At Research, the medical staff began to slowly reintroduce Kaitlyn’s digestive system to food. Conner said that the first week of Kaitlyn’s in-patient treatment, there was a twenty-four hour nurse that stayed in the room with her to make sure she didn’t harm herself or slow down the treatments by purging–the same reason that staff locked the doors to the bathrooms for a certain time after eating. After spending 40 days in inpatient treatment, at 21 years old, Kaitlyn was finally showing enough signs of improvement to be released.

Cases like Kaitlyn’s show the life and death dangers of eating disorders. Some may attribute them to negative body image, but science teacher Mary Montag disagrees.

“It’s not about the food,” Montag explains. “It’s about control. It’s about something that most often affects very accomplished people. More men than it used to be. Older people than it used to be. It used to be a young, late teens, like high school and college. You see younger children with it and you see older people with it. Because it’s a control. So something in their life is so out of control that this . . . this is something I can control. I can control how much I eat, when I eat, what I eat.”

Montag, who suffered from an eating disorder in her high school and college years, explains that there is more to the psychology behind eating disorders than people assume.

“It really does take over and because it’s about [the idea that] this is the thing I can control,” Montag said. “There’s something deeper that this person is not finding . . . There’s a bigger issue, but an accomplished person isn’t going to tell you, “I need you, I need help.’ But this is a person that is so accomplished maybe in many areas, that they aren’t able to say, ‘I need help. I need help here.’ That a person oftentimes with anorexia or an eating disorder is someone who does not know how to reach out.”

According to Montag, the best way to help someone with an eating disorder is through support.

“I think much of that comes from, ‘I just want to help you and fix it,’” Montag said. “And it isn’t always ‘fix it,’ it’s a person learning–and once they really do learn–to control it and live with it and understand it and reach out and share. The you really can let your finger up a little bit. Then that control bug of, something feels out of control, this I can control–that eases . . . You learn tools and coping skills, and that just comes with time and education. And kindness. And love. And patience. And listening. And letting someone talk without trying to fix them.”

Conner and her family continue to support Kaitlyn in the years after her treatment and recovery.
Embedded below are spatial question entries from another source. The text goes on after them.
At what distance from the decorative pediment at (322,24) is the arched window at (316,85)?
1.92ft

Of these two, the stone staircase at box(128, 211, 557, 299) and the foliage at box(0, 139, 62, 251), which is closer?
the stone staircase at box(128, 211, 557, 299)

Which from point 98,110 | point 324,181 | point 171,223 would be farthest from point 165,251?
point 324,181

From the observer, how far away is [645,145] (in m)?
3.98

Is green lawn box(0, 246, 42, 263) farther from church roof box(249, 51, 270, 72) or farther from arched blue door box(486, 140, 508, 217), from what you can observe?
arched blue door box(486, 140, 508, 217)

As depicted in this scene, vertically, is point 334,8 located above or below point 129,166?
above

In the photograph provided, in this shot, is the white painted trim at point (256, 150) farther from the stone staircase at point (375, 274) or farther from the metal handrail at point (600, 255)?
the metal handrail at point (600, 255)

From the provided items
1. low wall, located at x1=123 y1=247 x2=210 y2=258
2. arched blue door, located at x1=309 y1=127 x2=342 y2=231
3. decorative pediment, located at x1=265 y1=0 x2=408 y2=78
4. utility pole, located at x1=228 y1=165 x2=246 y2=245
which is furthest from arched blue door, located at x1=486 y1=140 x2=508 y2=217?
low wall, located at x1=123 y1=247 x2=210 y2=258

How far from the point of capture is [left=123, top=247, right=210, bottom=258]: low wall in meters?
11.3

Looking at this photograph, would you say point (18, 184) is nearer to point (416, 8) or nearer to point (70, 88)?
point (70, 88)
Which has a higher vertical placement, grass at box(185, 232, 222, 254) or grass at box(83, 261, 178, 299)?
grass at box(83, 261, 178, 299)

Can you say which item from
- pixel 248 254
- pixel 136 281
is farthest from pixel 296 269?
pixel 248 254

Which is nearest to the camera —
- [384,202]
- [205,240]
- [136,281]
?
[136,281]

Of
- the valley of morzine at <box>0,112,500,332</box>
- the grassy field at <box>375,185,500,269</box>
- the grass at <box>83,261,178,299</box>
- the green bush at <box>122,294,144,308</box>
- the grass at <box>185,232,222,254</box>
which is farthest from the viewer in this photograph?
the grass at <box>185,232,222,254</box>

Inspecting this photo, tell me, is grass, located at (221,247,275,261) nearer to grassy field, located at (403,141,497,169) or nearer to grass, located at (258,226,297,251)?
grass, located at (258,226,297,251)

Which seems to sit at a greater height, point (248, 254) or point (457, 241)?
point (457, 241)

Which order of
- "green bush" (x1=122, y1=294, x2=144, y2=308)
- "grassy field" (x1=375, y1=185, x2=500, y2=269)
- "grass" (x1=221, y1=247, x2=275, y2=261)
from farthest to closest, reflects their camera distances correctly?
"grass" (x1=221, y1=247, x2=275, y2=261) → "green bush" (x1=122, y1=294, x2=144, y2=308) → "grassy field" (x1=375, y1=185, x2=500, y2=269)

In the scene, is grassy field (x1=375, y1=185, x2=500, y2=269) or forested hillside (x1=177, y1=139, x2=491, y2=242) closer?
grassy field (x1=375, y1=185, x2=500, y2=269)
“While my daughter was hospitalized . . . each family [or]support group had the opportunity to write an encouraging message on a poster placed on each patient’s room door.  The recurring message on each poster was, “You are worth the fight!”  Throughout her hospitalization and even today, I remind both Kaitlyn and myself that she is worth the fight against the negative feelings and images that tempt her to relapse.  I think it is a great message for all of us. With prayer, patience and supportive help plus education, an eating disorder does not have to define or consume a person.”

*Name has been changed to protect source’s anonymity.